WORK INSTRUCTIONS. Locate the word "trap" in the entries below, then gather every line that holds it.
• • • •
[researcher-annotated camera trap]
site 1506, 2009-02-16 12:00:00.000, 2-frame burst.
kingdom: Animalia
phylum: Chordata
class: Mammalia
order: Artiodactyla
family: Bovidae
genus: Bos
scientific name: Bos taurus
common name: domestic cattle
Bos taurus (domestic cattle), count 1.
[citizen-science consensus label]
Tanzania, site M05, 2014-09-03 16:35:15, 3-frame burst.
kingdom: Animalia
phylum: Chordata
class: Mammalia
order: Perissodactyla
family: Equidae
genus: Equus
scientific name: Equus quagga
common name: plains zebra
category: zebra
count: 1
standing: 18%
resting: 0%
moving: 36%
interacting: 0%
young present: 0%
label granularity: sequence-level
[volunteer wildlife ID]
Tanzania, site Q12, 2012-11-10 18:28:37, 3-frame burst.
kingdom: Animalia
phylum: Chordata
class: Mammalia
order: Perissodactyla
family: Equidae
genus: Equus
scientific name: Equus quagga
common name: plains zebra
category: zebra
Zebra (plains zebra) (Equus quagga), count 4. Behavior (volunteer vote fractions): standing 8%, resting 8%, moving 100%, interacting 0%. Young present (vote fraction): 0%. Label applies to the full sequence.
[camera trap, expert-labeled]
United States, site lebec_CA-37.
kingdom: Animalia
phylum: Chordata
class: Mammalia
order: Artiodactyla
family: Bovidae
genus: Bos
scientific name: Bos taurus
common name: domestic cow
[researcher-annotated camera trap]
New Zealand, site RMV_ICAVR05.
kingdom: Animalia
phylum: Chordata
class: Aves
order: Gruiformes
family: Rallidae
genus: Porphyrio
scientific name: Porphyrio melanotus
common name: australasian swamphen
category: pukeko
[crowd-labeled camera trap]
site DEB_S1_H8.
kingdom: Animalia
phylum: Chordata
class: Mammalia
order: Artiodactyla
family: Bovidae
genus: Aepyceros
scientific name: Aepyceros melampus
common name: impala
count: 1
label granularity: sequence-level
• • • •
SOLUTION BELOW.
[researcher-annotated camera trap]
[camera trap, expert-labeled]
[researcher-annotated camera trap]
[crowd-labeled camera trap]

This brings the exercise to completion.